STATED GOAL: Return each line of the listing below that contains the word "where". Letter case counts.

INPUT MATERIAL:
· · ·

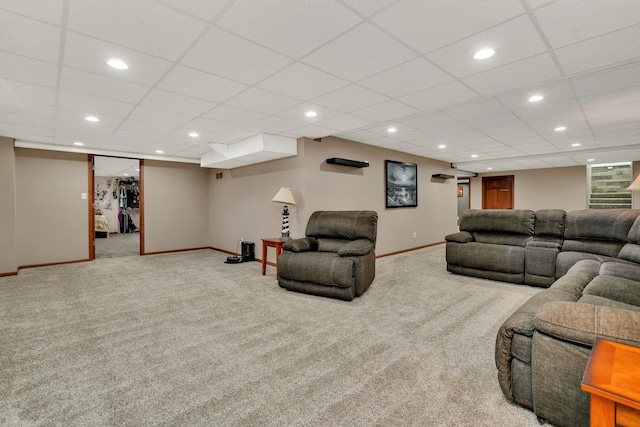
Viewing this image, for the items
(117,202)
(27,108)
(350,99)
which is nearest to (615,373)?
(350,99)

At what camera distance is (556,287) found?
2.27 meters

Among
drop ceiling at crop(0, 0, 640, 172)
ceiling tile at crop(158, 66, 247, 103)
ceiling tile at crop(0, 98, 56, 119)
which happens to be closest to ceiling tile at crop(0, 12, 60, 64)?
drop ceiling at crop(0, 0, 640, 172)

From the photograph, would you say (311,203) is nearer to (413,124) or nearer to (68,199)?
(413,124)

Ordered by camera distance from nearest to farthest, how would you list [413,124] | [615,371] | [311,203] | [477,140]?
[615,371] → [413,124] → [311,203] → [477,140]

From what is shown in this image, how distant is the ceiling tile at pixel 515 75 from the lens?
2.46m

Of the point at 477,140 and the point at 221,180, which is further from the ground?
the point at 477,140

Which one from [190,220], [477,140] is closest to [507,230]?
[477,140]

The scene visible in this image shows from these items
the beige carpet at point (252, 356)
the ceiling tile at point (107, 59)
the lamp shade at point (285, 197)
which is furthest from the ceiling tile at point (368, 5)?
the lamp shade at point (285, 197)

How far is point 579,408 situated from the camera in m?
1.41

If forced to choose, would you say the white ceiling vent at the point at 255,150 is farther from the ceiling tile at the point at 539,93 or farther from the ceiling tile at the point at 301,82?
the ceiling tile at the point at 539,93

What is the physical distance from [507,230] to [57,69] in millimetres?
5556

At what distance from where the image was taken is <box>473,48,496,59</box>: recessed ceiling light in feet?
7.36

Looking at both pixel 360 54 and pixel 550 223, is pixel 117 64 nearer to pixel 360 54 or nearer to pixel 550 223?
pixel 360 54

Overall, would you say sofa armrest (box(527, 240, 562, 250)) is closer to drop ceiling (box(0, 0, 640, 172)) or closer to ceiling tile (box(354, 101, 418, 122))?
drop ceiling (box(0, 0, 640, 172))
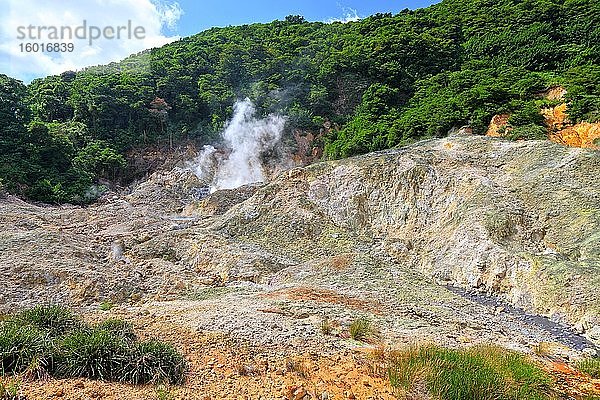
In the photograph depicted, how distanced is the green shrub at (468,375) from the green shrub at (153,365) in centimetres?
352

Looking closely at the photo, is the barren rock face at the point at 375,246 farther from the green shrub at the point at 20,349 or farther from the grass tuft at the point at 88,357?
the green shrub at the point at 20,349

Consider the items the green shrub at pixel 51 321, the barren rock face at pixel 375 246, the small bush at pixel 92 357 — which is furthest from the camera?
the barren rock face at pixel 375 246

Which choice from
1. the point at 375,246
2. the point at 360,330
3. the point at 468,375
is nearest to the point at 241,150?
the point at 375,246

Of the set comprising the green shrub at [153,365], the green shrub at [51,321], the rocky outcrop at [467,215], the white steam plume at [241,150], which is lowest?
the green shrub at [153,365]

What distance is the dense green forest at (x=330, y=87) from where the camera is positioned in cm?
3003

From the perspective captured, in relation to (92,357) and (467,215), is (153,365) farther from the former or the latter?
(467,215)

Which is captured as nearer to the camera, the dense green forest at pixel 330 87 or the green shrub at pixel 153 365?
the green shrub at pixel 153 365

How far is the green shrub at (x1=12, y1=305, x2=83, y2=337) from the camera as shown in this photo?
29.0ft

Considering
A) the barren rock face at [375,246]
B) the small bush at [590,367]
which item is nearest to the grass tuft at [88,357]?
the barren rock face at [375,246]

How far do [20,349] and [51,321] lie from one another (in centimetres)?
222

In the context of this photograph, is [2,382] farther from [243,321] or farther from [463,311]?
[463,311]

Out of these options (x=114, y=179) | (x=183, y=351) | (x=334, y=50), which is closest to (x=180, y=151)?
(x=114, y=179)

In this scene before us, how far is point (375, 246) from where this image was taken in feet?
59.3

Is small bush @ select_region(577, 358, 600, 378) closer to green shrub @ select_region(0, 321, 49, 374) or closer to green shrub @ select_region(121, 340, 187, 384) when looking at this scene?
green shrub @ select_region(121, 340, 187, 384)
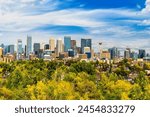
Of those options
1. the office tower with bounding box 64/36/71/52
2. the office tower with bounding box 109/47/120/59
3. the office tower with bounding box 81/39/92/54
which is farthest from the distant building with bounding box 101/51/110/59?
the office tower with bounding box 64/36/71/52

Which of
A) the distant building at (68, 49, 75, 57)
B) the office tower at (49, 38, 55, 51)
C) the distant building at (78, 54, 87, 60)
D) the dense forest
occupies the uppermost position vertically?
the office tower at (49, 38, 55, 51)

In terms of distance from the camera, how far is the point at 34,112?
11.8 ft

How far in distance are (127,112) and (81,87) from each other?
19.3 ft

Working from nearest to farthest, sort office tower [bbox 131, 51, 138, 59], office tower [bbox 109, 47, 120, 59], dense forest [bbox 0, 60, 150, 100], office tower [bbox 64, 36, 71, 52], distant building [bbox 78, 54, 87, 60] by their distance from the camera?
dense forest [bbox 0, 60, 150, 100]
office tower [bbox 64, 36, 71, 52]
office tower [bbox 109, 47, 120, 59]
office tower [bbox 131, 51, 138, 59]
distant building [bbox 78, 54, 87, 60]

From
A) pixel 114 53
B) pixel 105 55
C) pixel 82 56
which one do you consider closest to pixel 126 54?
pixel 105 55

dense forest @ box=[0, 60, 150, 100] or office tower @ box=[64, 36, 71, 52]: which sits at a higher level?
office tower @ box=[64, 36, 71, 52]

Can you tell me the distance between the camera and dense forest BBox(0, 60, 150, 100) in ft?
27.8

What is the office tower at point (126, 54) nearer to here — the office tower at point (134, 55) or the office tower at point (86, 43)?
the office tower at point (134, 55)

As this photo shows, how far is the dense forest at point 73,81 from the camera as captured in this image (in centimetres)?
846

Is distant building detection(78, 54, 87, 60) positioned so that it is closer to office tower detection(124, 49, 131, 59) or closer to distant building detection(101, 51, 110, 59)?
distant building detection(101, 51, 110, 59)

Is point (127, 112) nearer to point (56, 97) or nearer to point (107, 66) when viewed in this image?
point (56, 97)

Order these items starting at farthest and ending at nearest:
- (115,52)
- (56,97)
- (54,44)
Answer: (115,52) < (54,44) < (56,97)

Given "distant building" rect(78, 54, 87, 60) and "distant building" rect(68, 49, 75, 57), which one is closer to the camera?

· · ·

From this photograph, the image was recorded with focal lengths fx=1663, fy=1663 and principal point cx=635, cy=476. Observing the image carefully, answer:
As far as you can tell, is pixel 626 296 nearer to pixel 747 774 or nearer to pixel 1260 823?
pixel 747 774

· · ·

ANSWER BELOW:
At what distance from where the image was taken is <box>473,48,496,59</box>: recessed ceiling light in feet?
What distance is the dense green forest at (x=330, y=87) from where the camera is positioned in cm?
In this scene before us, how far is point (375, 246) from where this image was taken in feet?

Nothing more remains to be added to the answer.